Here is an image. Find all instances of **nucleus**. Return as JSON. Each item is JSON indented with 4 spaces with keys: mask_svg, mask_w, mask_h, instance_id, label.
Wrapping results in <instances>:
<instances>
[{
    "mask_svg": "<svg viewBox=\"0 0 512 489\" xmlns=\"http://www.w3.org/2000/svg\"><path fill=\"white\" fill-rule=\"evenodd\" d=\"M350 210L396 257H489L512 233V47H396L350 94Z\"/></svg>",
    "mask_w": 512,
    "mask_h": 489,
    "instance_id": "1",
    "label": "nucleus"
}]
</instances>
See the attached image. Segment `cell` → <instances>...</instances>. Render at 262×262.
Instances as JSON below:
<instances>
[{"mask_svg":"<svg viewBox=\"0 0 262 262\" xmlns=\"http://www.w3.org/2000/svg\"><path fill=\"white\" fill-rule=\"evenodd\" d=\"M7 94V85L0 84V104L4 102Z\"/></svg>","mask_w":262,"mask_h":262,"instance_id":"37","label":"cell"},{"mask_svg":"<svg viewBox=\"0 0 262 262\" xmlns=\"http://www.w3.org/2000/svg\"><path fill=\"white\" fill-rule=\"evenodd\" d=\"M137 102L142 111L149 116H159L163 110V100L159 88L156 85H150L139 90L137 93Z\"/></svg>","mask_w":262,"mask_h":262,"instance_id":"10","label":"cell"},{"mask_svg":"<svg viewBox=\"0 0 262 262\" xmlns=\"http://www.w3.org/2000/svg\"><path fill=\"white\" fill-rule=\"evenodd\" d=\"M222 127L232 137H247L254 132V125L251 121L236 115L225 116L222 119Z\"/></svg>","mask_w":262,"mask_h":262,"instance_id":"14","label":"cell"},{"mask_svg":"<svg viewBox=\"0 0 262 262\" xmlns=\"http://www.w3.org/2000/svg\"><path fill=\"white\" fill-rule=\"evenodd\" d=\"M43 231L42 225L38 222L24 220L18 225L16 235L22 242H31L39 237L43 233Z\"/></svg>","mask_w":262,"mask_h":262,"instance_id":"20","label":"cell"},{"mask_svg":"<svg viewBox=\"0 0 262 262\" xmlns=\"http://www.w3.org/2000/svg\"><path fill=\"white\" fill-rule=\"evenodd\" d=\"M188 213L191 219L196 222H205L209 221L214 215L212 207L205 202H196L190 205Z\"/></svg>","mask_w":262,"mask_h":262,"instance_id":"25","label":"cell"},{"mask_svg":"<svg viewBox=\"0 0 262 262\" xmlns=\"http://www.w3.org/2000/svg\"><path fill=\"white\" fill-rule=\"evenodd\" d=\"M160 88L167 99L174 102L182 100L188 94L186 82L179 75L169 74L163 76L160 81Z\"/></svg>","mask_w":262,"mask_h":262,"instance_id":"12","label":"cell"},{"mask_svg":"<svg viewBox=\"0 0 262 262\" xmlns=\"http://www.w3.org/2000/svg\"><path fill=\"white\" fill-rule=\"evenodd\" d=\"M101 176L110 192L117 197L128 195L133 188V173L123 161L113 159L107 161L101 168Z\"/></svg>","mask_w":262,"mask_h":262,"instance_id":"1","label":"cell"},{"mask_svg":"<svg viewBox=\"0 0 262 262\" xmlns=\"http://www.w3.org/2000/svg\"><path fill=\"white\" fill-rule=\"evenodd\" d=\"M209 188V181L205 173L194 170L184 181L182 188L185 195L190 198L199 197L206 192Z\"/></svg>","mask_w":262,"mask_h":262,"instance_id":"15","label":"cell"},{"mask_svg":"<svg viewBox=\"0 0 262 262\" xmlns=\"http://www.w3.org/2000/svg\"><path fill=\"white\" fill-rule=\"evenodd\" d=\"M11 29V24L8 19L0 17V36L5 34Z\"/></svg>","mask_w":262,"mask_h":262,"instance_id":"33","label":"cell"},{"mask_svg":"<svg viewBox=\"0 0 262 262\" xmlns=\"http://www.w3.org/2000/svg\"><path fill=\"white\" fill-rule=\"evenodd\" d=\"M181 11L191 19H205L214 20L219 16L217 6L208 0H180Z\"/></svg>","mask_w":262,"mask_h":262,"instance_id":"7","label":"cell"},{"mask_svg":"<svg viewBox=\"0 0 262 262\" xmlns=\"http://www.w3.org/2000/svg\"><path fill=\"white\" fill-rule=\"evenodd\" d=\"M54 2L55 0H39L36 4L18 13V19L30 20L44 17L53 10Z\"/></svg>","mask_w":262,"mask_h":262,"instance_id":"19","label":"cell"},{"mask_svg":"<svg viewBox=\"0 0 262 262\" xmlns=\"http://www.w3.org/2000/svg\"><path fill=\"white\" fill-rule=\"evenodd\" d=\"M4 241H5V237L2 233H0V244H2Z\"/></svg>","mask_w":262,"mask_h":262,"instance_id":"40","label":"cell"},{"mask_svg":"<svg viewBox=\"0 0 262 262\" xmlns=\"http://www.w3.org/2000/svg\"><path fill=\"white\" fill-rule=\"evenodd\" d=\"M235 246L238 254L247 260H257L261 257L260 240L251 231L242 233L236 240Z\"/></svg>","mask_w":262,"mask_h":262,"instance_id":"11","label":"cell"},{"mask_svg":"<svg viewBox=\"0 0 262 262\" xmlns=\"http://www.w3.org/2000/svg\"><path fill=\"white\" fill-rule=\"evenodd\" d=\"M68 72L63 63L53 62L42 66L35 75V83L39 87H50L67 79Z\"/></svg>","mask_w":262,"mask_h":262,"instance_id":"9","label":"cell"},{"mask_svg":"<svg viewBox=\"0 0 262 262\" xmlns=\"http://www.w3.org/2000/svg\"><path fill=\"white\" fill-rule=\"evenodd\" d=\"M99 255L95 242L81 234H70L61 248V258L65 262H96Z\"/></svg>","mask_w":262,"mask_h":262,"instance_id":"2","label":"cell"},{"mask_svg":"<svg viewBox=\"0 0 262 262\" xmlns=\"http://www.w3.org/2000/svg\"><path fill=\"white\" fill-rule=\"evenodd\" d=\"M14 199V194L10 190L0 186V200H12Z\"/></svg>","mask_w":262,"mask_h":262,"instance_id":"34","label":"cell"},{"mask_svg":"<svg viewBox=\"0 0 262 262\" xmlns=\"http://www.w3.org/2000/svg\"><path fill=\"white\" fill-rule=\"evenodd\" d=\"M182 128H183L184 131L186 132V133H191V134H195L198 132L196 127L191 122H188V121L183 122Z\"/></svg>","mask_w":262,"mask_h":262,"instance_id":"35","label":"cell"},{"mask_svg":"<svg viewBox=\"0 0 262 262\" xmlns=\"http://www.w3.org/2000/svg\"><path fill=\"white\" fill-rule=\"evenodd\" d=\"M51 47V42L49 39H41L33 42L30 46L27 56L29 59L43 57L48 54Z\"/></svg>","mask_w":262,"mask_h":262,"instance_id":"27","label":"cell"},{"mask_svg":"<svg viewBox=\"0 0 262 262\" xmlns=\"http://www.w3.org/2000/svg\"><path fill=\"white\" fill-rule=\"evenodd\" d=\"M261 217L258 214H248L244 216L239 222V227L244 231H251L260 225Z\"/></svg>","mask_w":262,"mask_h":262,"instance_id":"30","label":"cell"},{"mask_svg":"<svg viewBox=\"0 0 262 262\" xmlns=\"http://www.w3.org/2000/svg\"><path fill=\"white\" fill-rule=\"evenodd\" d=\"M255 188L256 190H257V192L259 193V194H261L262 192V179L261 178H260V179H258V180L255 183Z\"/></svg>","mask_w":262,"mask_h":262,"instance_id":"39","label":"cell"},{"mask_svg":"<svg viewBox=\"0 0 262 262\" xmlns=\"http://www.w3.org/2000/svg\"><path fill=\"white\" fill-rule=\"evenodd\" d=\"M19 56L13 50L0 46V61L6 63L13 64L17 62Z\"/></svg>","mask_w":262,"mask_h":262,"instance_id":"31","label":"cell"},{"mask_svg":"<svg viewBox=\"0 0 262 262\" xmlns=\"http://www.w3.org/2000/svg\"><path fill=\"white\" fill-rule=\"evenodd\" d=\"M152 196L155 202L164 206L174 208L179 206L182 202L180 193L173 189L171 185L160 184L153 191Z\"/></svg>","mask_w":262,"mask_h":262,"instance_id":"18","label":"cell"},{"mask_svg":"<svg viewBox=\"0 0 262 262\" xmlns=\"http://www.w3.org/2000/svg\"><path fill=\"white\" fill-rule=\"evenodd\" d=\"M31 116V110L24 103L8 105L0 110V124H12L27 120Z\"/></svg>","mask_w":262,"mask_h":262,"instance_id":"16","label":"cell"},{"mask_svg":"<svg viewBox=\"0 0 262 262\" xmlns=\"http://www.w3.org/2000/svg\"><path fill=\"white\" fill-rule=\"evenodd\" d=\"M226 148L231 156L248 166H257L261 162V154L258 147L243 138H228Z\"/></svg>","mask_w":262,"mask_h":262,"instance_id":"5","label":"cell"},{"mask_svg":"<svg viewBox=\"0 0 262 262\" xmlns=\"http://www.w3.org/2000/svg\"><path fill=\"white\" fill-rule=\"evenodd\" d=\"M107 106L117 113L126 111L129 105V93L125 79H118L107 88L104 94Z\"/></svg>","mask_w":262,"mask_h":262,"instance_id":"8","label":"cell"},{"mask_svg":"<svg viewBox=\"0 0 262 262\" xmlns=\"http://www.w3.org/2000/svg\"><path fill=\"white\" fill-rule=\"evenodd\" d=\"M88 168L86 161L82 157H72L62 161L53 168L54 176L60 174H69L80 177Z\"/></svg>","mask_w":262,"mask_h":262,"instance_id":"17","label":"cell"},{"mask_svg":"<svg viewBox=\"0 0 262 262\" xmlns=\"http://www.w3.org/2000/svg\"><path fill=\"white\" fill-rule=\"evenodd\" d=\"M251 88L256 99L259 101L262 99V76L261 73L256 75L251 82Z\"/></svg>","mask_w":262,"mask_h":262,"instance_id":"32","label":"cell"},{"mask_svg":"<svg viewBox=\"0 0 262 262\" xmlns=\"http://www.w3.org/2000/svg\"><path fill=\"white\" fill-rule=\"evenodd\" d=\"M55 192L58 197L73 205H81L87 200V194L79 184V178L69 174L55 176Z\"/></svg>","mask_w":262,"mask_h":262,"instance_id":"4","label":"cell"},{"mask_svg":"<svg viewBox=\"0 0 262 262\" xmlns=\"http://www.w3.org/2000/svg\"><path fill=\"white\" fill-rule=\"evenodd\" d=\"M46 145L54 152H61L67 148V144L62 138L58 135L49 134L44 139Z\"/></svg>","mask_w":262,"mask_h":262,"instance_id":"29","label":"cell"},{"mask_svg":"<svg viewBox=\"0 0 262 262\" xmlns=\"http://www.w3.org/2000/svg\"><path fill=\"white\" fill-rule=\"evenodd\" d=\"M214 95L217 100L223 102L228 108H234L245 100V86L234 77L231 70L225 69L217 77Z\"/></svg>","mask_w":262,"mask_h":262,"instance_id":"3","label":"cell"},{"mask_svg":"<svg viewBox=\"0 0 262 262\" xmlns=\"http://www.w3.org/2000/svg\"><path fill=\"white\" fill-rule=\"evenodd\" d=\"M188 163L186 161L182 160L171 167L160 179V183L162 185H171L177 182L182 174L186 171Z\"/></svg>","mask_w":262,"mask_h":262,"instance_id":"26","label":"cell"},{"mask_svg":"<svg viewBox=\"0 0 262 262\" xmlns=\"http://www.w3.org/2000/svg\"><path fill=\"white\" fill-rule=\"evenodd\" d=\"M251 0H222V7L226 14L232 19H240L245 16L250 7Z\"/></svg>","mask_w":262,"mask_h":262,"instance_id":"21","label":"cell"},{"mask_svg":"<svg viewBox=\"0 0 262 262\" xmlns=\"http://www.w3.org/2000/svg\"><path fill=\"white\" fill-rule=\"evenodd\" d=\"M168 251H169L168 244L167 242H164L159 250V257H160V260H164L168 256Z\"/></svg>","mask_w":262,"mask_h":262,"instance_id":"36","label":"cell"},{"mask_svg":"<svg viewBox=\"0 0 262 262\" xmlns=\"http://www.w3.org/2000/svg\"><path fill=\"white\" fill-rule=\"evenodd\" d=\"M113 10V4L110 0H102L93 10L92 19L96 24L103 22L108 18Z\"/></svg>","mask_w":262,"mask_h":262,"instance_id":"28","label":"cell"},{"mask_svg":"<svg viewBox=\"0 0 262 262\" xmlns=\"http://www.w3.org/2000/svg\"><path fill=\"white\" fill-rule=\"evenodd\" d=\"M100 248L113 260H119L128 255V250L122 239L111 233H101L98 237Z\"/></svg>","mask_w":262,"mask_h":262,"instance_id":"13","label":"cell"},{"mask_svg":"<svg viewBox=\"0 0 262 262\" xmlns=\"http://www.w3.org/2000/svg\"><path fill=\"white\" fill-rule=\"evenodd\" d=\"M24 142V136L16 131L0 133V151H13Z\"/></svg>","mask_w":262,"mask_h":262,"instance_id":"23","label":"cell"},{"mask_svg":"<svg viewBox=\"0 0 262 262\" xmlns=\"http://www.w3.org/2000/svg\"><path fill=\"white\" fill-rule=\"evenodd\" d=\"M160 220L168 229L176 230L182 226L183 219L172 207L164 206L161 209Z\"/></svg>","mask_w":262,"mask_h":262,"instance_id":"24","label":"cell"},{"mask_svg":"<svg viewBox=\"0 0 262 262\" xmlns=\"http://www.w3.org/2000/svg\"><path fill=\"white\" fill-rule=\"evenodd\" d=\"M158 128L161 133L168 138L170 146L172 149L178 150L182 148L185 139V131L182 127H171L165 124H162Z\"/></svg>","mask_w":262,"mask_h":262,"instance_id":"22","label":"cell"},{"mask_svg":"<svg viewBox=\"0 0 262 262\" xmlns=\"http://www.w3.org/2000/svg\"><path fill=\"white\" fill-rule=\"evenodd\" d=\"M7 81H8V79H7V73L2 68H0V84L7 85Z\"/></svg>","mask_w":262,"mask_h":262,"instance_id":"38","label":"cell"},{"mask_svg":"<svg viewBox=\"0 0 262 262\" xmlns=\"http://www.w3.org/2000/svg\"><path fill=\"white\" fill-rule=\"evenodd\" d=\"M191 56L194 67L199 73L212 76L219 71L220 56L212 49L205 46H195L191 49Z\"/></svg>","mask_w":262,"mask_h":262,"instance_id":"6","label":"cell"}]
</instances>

Written exercise
Locate each line in the material above that contains the string "JSON", and copy those lines out in full.

Final result
Here is an image. Find all instances of **nucleus**. Return as JSON. Each item is JSON indented with 4 spaces with keys: mask_svg, mask_w, mask_h, instance_id, label.
Instances as JSON below:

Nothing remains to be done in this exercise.